10 February 2007

Glen Breton

I was reminded last night of just how small a town Steepleton still is compared to the emerging Calcutta that is Greater Dope City. Henrik, who is down from 69 Mile House to write stories about the Picton trial and the top notch decadence of a Dope City nobody up north likes to visit much any more for the 69 Mile House Howler, ran out of scotch. I had only had about eight beer so I volunteered to drive him to the Booze Store in River City, not far from Bjorn's place, where we were making merry.

This Booze Store is twice as big as the rinky-dinky one back in Steepleton. I had never seen so much alcohol in one place. But we had come to the store to pick up a bottle of scotch so that is what we did. After Henrik picked out his bottle we admired the pricier brands and debated their drinking value. Henrik told me, "There's this whisky I hear they make in Cape Breton that may be every bit as good as scotch.
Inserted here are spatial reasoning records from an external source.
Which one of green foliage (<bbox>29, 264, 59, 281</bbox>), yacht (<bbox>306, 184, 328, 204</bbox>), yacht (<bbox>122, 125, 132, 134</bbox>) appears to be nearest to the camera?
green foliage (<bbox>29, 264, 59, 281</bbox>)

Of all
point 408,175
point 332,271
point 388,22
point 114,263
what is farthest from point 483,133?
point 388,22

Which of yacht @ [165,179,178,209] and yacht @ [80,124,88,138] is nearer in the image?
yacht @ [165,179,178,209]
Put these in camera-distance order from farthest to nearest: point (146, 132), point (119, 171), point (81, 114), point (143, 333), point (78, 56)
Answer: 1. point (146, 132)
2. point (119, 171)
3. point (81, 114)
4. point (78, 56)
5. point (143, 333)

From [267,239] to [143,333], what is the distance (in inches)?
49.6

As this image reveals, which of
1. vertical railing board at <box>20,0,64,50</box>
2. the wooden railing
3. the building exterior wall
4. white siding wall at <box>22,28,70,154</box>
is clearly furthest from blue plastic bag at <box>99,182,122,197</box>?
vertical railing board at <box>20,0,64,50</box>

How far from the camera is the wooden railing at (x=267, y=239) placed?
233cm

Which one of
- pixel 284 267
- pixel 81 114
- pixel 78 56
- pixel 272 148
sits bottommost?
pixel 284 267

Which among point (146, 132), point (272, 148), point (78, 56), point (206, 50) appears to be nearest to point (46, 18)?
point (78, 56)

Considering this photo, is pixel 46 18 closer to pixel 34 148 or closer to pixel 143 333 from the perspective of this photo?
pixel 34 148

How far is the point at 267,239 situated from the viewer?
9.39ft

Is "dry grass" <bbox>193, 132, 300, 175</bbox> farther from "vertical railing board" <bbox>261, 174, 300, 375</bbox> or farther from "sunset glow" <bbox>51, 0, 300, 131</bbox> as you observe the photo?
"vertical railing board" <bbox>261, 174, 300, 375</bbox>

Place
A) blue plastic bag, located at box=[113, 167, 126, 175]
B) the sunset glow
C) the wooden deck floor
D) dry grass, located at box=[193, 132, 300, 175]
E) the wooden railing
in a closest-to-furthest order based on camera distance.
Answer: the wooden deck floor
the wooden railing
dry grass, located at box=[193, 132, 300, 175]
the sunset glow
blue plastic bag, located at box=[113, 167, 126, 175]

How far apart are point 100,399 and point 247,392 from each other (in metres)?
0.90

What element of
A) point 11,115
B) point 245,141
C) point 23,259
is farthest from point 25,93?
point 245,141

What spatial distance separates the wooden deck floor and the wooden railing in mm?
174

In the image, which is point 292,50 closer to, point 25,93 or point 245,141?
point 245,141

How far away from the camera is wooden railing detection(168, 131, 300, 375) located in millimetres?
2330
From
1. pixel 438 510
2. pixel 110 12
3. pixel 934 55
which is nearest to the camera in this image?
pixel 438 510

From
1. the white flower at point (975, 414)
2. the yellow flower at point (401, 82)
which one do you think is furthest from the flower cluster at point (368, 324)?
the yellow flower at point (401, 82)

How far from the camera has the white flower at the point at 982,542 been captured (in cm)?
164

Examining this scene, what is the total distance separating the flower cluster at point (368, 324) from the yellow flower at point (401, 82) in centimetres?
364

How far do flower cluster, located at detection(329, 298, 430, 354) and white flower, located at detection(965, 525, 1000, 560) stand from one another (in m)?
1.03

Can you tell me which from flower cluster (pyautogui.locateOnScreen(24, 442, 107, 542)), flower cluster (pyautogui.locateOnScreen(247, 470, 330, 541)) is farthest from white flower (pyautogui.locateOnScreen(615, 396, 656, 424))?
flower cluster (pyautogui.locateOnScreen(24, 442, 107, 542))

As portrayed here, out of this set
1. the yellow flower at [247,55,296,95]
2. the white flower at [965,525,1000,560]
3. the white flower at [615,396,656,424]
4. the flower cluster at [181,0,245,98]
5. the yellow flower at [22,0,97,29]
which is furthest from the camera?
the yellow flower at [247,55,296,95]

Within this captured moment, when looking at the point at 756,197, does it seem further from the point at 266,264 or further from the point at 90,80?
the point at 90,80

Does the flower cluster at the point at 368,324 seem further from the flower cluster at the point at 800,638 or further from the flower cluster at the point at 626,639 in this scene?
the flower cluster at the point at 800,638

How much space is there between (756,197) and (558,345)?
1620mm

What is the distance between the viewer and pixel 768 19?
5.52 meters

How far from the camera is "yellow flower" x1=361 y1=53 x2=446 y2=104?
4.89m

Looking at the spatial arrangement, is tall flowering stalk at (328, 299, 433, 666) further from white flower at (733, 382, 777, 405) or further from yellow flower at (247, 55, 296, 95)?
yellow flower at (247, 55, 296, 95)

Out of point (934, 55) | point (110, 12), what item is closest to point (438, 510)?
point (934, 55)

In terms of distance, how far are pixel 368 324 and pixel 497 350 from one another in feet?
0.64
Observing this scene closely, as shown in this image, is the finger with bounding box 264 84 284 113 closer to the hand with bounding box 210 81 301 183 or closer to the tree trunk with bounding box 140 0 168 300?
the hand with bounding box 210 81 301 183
I wonder if they have any?"

There were hundreds of different scotches. Now that we have these fancy pants warehouses of booze I am slowly making my way through all the different scotches for sale. To this day my favourite scotch is still Mortlach, which I drank by the case in the long gone days of affordable single malts.

As we looked Henrik told me the Scots are pissed off at the gall of Cape Bretoners ("Colonials!") selling something they claim to be as good as real whisky from Scotland. I figure fuck the Scots; Canada is more Scottish than that bunch of kissers of English ass anyway. Canada on the rocks. Has a nice ring to it if you ask me.

Sure enough they had one bottle packaged in its own little coffin-like box. I grabbed the bottle from the shelf and paid for it. I do not think I will be testing until a special occasion comes along but it sure does look like 43% sweet raspberry honey in the bottle.

When we got back to Bjorn's place everybody was deep into a game of Pick Two.
As we sat down to join the fun and have a few more drinks Bjorn leaned over and farted big, loud and smelly in Sonja's direction. Sonja wrinkled up her little nose and asked, "Why do men always have to aim their fucking fart at you?"

As we played Pick Two I found I was none too good at the game. I was too slow and drunk so I started glancing at the form of the horses in today's races at Santa Anita as I halfheartedly played along. I believe Wilko will do a little showing off in the fifth this afternoon at what should be a fair price.